Task to complete: You are to retype all of the data exactly as it appears.

Listed entries:
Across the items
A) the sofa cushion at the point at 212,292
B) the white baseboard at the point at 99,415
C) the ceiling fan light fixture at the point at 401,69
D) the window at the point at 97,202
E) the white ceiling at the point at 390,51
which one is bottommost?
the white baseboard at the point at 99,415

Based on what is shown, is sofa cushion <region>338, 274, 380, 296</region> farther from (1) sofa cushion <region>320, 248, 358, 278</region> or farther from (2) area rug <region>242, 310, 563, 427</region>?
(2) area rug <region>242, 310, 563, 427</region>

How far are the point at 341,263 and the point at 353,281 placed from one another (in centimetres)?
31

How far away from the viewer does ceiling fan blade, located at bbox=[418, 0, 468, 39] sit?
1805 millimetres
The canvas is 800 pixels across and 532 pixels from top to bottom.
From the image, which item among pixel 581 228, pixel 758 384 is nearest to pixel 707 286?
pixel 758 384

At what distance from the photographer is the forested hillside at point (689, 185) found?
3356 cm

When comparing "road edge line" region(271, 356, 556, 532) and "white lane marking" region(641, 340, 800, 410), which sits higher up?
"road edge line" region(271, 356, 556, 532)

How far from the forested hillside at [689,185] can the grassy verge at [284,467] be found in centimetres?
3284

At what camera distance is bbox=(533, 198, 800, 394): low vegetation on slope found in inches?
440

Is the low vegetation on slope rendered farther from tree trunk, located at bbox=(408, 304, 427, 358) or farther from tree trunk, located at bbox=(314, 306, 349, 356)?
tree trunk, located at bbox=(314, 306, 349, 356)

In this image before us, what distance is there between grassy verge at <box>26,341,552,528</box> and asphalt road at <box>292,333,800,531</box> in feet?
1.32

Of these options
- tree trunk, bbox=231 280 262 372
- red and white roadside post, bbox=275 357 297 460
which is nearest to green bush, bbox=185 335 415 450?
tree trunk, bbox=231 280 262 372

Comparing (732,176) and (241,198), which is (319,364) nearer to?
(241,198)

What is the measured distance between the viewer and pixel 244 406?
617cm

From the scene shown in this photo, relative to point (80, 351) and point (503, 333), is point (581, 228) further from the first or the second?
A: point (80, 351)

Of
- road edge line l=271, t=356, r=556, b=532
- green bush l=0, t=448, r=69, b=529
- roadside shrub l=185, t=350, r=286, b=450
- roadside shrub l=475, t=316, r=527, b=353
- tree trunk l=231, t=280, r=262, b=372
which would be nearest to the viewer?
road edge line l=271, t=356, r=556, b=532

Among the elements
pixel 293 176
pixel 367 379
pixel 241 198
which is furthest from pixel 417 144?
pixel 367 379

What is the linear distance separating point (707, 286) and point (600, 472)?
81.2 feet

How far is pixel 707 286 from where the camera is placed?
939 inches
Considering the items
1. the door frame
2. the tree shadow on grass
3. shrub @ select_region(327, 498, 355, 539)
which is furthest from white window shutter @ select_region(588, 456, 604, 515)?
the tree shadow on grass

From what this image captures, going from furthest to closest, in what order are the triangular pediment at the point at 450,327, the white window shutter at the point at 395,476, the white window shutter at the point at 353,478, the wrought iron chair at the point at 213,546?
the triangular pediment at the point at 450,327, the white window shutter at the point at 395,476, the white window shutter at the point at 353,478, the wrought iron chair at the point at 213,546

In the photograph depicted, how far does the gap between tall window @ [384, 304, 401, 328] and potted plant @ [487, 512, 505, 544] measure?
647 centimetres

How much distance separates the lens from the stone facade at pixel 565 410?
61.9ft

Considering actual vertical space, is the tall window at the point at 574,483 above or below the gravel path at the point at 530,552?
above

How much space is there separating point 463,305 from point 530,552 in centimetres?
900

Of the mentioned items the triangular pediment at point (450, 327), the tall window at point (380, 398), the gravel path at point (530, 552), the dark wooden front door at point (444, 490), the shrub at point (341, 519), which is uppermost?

Right answer:
Across the items
A) the sofa cushion at the point at 212,292
B) the white baseboard at the point at 99,415
C) the ceiling fan light fixture at the point at 401,69
D) the window at the point at 97,202
E) the white ceiling at the point at 390,51
which one is bottommost?
the white baseboard at the point at 99,415

Based on what is shown, is sofa cushion <region>338, 274, 380, 296</region> farther from (1) sofa cushion <region>320, 248, 358, 278</region> or farther from (2) area rug <region>242, 310, 563, 427</region>?
(2) area rug <region>242, 310, 563, 427</region>

How far are the point at 341,263 and the point at 353,281 placed from one another (in centimetres)?
31

How far away from the viewer does ceiling fan blade, located at bbox=[418, 0, 468, 39] sit?
1805 millimetres
The canvas is 800 pixels across and 532 pixels from top to bottom.
From the image, which item among pixel 581 228, pixel 758 384 is nearest to pixel 707 286?
pixel 758 384

At what distance from the photographer is the forested hillside at point (689, 185) found?
3356 cm

When comparing "road edge line" region(271, 356, 556, 532) and "white lane marking" region(641, 340, 800, 410), which sits higher up?
"road edge line" region(271, 356, 556, 532)

How far from the forested hillside at [689,185] can the grassy verge at [284,467] be found in centimetres?
3284

At what camera distance is bbox=(533, 198, 800, 394): low vegetation on slope found in inches?
440

Is the low vegetation on slope rendered farther from tree trunk, located at bbox=(408, 304, 427, 358) or farther from tree trunk, located at bbox=(314, 306, 349, 356)?
tree trunk, located at bbox=(314, 306, 349, 356)

In this image before us, what distance is there between grassy verge at <box>26,341,552,528</box> and asphalt road at <box>292,333,800,531</box> in feet?
1.32

Of these options
- tree trunk, bbox=231 280 262 372
- red and white roadside post, bbox=275 357 297 460
which is nearest to green bush, bbox=185 335 415 450?
tree trunk, bbox=231 280 262 372

Comparing (732,176) and (241,198), which is (319,364) nearer to?
(241,198)

What is the measured distance between the viewer and pixel 244 406?
617cm

From the scene shown in this photo, relative to point (80, 351) and point (503, 333), is point (581, 228) further from the first or the second?
A: point (80, 351)

Of
- road edge line l=271, t=356, r=556, b=532
- green bush l=0, t=448, r=69, b=529
- roadside shrub l=185, t=350, r=286, b=450
- roadside shrub l=475, t=316, r=527, b=353
- tree trunk l=231, t=280, r=262, b=372
which would be nearest to the viewer?
road edge line l=271, t=356, r=556, b=532

Among the elements
pixel 293 176
pixel 367 379
pixel 241 198
which is furthest from pixel 417 144?
pixel 367 379

What is the linear distance separating point (707, 286) and point (600, 472)?
81.2 feet

How far is pixel 707 286 from where the camera is placed?
939 inches
Considering the items
1. the door frame
2. the tree shadow on grass
3. shrub @ select_region(327, 498, 355, 539)
which is furthest from white window shutter @ select_region(588, 456, 604, 515)?
the tree shadow on grass

From what this image captures, going from furthest to closest, in what order are the triangular pediment at the point at 450,327, the white window shutter at the point at 395,476, the white window shutter at the point at 353,478, the wrought iron chair at the point at 213,546?
the triangular pediment at the point at 450,327, the white window shutter at the point at 395,476, the white window shutter at the point at 353,478, the wrought iron chair at the point at 213,546

In the photograph depicted, how far does the gap between tall window @ [384, 304, 401, 328] and potted plant @ [487, 512, 505, 544] measure?
647 centimetres

How much distance separates the lens from the stone facade at pixel 565 410?
61.9ft

Considering actual vertical space, is the tall window at the point at 574,483 above or below the gravel path at the point at 530,552?
above

How much space is there separating point 463,305 from point 530,552 in centimetres?
900

Of the mentioned items the triangular pediment at point (450, 327), the tall window at point (380, 398), the gravel path at point (530, 552), the dark wooden front door at point (444, 490), the shrub at point (341, 519), which is uppermost?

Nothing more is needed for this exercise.